Reality-Checking the Jobs Report

18 October 2012

The October jobs report was a doozy: The Bureau of Labor Statistics reported that the economy actually added some 114,000 nonfarm payroll jobs. Which actually isn’t much. But somehow, it was enough to cause the official unemployment number – the number we usually think of as the unemployment number – to fall from 8.1 percent to 7.8 percent.

Why? Because while nonfarm payrolls came in right at forecast – boding no change in the unemployment rate at all, the household survey, a telephonic poll, indicated that employment increased some 873,000.

This was extremely welcome news for the Obama campaign, which needed something – anything – to distract attention from the President’s disastrous debate appearance against GOP candidate Mitt Romney. And it should be welcome news for anyone who cares about the economy and American workers.

But the report was also met with skepticism: How could such a modest jobs increase cause such a huge drop in the unemployment rate? It makes no sense.

The idea that the economy suddenly sprouted nearly a million jobs for no particular reason doesn’t pass the smell test. The disconnect was too big to explain away: The work force increased by 418,000, the number of employed jumped by 873,000, while the ranks of the unemployed fell by 456,000.

Try to figure that one out!

All told, average monthly job growth has actually been lower in 2012 than it was in 2011 – 143,000 per month this year, compared to 152,000 last year. The number of new jobs it takes to maintain equilibrium with the increasing population – new graduates, immigrants, etc., is closer to 200,000 per month, so we’re not even treading water at this point – and hiring has been slower, not faster, on a year-over-year basis.

Furthermore, an economy growing at 2 percent per year should generate about 150,000 jobs per month. A survey indicating an 873,000 job increase suggests and economy growing at 5 or 6 percent. Implausible.

I don’t believe the economy created 873,000 real, quality, full-time jobs for a second. If it wasn’t a bad sampling, it probably reflects the fact that companies across the country are reacting to ObamaCare by slashing their full-time workers and replacing full-time jobs with two part-time jobs. That creates more jobs, McJobs, anyway, but does nothing to advance the interests of workers looking to raise families, pay off student loans, and buy new houses and cars, which is what it would take to rejuvenate our flagging manufacturing and housing industries. $8 per hour jobs are not going to make a middle class – no matter how many of them we create. Manufacturing, meanwhile, hemorrhaged 16,000 jobs.
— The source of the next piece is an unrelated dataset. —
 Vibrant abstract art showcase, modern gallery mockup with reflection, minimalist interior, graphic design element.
The best thing about the report, though, was the increase in the labor force participation rate. Recently, we’ve had a trend of weak jobs reports, but because the unemployment percentage doesn’t count ‘discouraged workers,’ the sheer numbers of individuals giving up on finding employment has perversely worked to decrease unemployment percentage. If you add back discouraged workers into the pool, the real unemployment rate is over 22 percent.

This last report reversed the trend – the labor force participation rate bumped to 63.6 percent. So at least some people have gotten up off the couch and gone back to work.
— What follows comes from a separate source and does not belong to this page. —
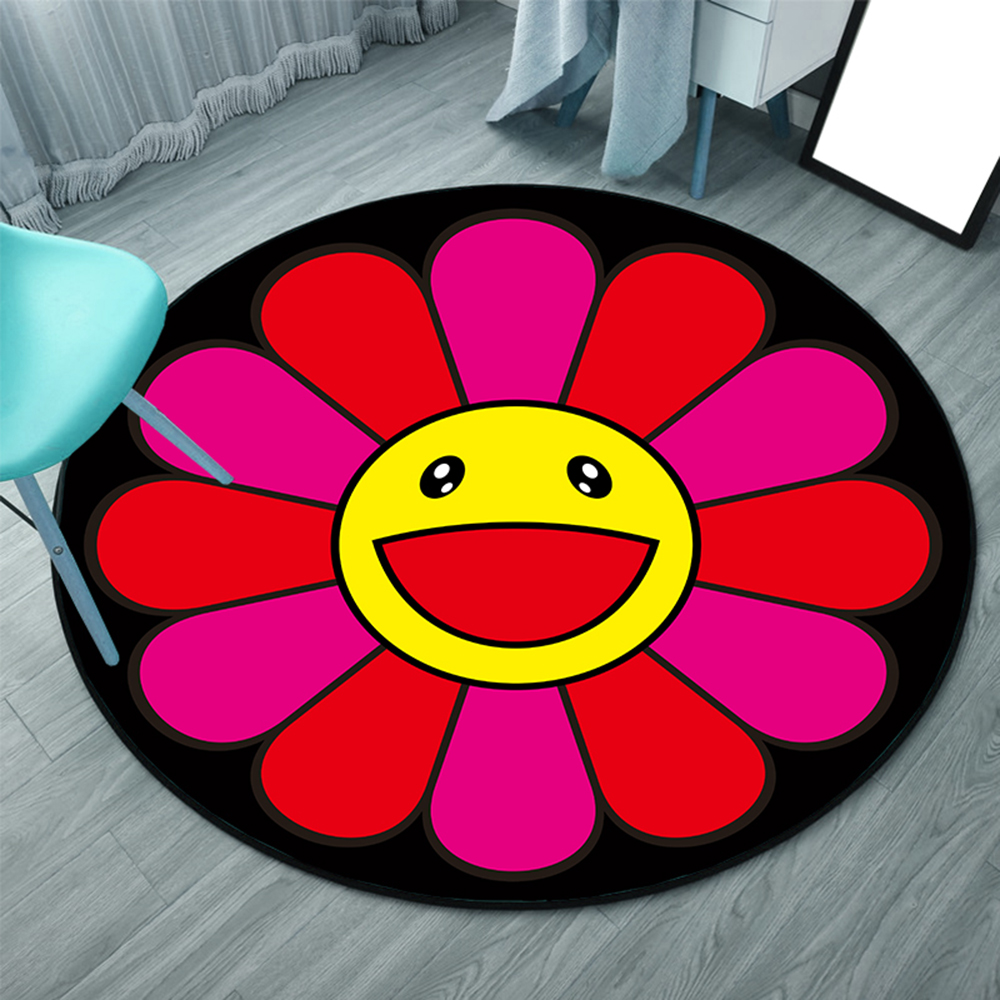 거실용 러그 카페트 무라카미다카시 카이카이 플라워 꽃 A 80cm - 상세 이미지 2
I’m not the only one suspicious of the job numbers. Jack Welch, the former CEO of General Electric and a man who knows a thing or two about the economy, is calling foul – accusing the Obama Administration’s Labor Department of manipulating the numbers to make the President look good right before the election.
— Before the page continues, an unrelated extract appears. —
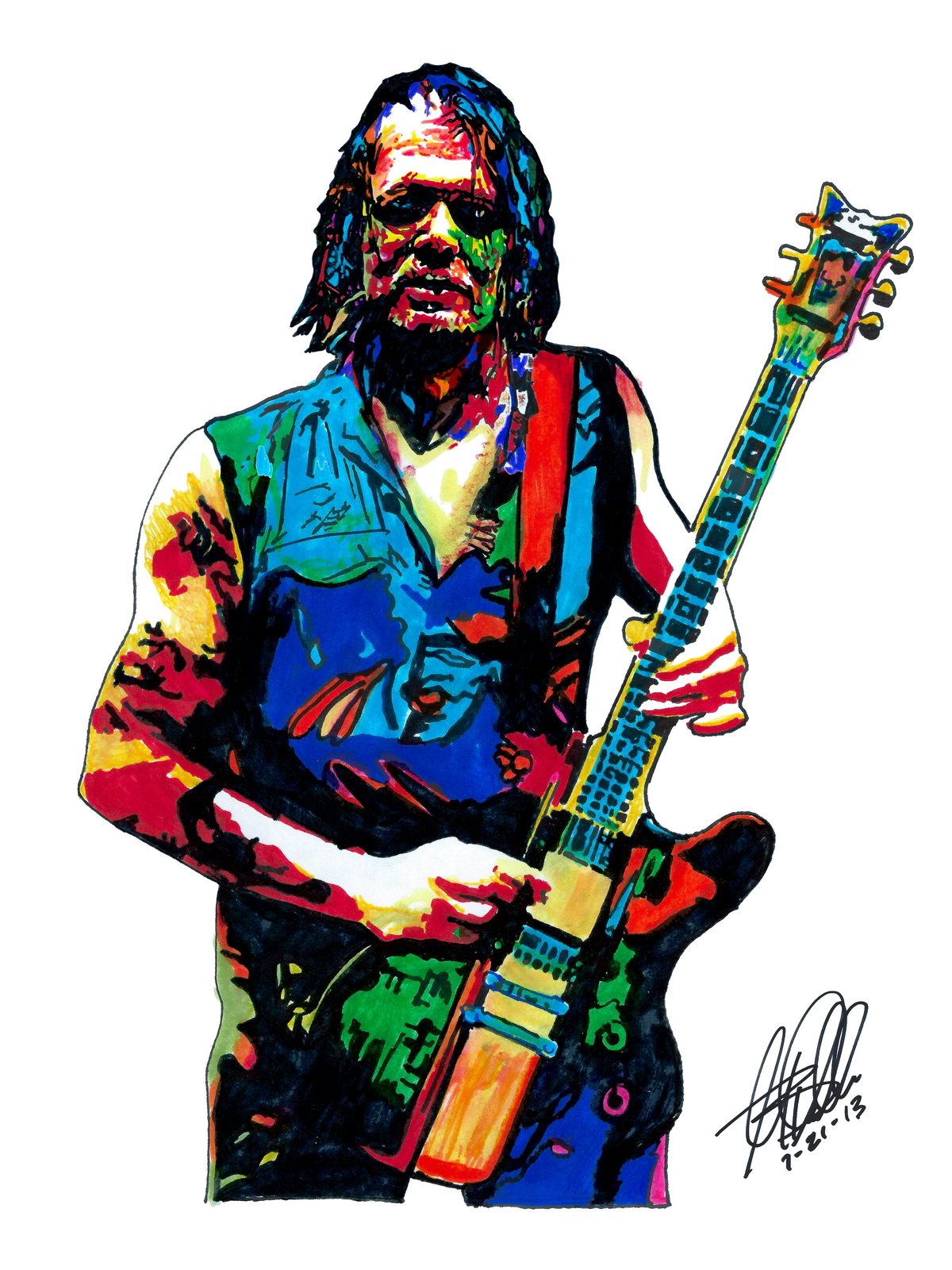 Dan Donegan, Disturbed, Guitar, Heavy Metal, Music, 18"x24" Art Print 1 - £15.97 GBP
I’m not too sure about that. We know the New York Times isn’t above that. But most career folks in the middle ranks of federal service take more pride in their work than that. If political appointees were cooking the books, it wouldn’t take long before some of the worker bees were blowing the whistle.

Furthermore, the Bureau of Labor Statistics generally massages the numbers beyond all recognition. There are valid reasons for this, but consider this point from Forbes:

Because the sample of households is small relative to the total number of households, the series is notoriously volatile. In August, for example, the raw data (Not Seasonally Adjusted (NSA)) showed the number of jobs fell by 568,000. In September, that same number showed an increase of 775,000 jobs (NSA). The BLS reported this as 873,000 SA which is the number that the media got all excited about. Using the NSA data, over the two months, 207,000 jobs were created, or 103,500 per month on average. This leads to a very different conclusion from a single 873,000 data point.

The bottom line – while the increase in the labor force participation rate is welcome news, it’s also precisely what you would expect as employers dump full-time workers to dodge the ObamaCare mandate and replace them with full-time workers. Indeed, it is just as we predicted in this column from earlier this year.

Note: I originally planned to include something about the exclusion of at least part of California’s data, but I’m not convinced there’s that much too that at this point. Feel free to convince me in the comments!